## BEGIN

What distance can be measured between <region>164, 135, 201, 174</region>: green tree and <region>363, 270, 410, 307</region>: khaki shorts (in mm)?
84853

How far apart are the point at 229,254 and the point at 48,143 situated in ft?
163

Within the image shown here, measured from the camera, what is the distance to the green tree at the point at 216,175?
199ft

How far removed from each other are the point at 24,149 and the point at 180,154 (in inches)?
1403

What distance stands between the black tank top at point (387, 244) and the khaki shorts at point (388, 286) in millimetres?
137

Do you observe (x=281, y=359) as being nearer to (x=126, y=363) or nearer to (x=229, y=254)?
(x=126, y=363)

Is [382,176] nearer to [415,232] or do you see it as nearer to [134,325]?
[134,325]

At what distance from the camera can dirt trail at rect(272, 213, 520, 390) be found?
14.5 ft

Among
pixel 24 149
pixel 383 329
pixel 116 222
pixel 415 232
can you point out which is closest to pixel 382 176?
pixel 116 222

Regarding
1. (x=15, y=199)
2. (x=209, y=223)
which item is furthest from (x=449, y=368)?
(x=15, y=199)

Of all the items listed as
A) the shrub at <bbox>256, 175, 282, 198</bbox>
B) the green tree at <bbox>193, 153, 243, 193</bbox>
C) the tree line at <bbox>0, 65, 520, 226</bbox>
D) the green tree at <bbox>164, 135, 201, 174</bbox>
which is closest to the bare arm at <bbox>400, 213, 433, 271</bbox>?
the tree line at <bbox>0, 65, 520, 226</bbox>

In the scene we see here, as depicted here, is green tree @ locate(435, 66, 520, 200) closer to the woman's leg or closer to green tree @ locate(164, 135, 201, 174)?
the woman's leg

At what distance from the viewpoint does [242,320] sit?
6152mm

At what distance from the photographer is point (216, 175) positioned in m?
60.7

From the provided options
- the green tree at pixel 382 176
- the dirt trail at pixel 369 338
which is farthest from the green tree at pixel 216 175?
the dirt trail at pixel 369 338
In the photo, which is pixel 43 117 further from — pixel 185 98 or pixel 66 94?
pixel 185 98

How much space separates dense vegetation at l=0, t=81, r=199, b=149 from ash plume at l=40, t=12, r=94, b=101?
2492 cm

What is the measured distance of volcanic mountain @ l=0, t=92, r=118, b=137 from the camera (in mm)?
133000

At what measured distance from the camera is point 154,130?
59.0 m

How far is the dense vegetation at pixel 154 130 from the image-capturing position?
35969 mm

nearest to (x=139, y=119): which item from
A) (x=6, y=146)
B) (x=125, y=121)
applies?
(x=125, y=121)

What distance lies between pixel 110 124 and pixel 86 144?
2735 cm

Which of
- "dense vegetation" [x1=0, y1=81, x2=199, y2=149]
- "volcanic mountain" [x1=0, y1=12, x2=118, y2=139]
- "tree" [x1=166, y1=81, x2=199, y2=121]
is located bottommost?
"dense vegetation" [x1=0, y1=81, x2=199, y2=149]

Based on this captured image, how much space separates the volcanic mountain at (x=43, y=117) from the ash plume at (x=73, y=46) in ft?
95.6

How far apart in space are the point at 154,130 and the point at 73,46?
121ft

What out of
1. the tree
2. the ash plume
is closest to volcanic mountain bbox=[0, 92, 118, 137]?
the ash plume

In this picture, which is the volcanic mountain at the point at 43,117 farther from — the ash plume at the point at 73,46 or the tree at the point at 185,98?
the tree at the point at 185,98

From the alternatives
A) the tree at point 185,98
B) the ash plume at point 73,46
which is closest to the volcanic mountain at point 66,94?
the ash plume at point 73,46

## END
## BEGIN

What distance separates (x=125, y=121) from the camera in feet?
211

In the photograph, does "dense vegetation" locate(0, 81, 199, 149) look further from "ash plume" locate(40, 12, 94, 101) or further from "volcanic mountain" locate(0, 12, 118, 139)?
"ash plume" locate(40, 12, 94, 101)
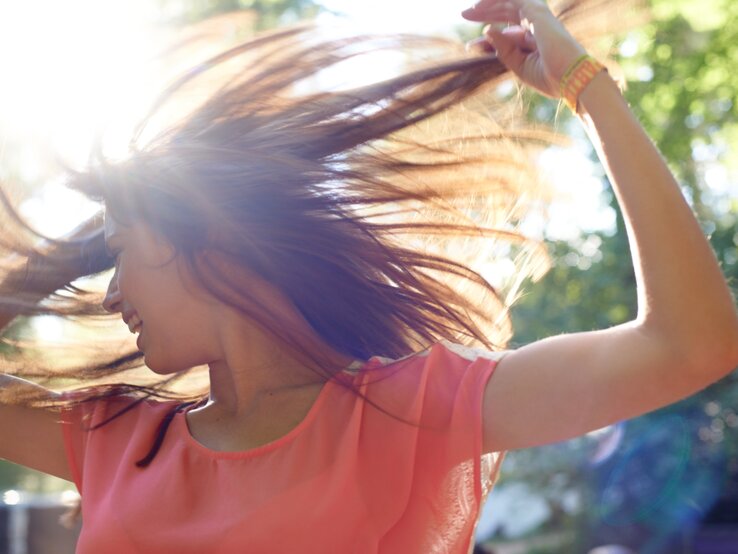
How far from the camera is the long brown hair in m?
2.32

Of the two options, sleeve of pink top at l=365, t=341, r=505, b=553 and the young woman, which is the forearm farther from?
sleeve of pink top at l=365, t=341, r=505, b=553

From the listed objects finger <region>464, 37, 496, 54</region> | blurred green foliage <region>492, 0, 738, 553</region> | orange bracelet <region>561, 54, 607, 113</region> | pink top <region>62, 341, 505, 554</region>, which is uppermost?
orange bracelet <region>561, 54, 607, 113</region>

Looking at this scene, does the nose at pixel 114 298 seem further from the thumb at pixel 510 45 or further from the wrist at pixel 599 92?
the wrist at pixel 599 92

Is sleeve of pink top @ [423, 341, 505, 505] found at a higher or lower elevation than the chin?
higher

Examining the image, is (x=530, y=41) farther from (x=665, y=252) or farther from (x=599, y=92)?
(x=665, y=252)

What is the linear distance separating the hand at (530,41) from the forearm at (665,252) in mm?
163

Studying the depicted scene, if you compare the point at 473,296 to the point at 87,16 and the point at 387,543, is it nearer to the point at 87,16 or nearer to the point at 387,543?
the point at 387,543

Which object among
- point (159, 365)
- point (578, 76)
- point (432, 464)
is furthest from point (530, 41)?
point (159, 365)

## END
## BEGIN

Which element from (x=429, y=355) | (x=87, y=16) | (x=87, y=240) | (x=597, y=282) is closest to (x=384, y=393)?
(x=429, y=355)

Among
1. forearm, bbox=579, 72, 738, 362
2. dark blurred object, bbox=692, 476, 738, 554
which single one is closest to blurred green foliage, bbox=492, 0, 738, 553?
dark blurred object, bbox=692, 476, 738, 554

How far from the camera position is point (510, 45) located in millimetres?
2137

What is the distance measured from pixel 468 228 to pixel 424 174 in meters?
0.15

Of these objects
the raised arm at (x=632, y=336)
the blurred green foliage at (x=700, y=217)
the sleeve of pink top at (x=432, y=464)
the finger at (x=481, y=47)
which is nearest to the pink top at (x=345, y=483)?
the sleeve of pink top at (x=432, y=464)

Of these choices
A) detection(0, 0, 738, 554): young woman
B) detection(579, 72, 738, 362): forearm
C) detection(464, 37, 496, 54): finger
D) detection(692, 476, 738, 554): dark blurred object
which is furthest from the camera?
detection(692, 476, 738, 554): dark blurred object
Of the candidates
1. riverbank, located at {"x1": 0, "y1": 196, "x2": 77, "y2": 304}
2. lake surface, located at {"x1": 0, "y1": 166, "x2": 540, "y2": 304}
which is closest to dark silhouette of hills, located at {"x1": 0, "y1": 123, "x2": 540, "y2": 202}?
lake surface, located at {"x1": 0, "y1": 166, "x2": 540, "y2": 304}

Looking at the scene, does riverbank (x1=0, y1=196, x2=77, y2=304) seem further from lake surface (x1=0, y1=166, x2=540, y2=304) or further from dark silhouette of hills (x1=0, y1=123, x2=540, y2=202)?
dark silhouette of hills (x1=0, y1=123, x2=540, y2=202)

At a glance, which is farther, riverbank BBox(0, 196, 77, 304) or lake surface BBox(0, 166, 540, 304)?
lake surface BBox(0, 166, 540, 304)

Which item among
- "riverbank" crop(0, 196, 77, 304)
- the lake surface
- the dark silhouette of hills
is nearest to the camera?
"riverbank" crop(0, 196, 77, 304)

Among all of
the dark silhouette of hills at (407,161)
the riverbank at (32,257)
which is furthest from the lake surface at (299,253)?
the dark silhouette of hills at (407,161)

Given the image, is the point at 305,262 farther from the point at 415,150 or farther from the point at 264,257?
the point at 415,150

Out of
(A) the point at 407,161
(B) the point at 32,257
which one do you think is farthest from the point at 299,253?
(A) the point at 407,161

## END

▶ [Brief]: Which lines above contain the word "foliage" with its case matching? Copy out each of those lines in full.

▶ [Task output]:
From the listed objects finger <region>464, 37, 496, 54</region> | blurred green foliage <region>492, 0, 738, 553</region> | orange bracelet <region>561, 54, 607, 113</region> | pink top <region>62, 341, 505, 554</region>, which is uppermost?
which single one is closest to blurred green foliage, bbox=492, 0, 738, 553?
the blurred green foliage at (x=700, y=217)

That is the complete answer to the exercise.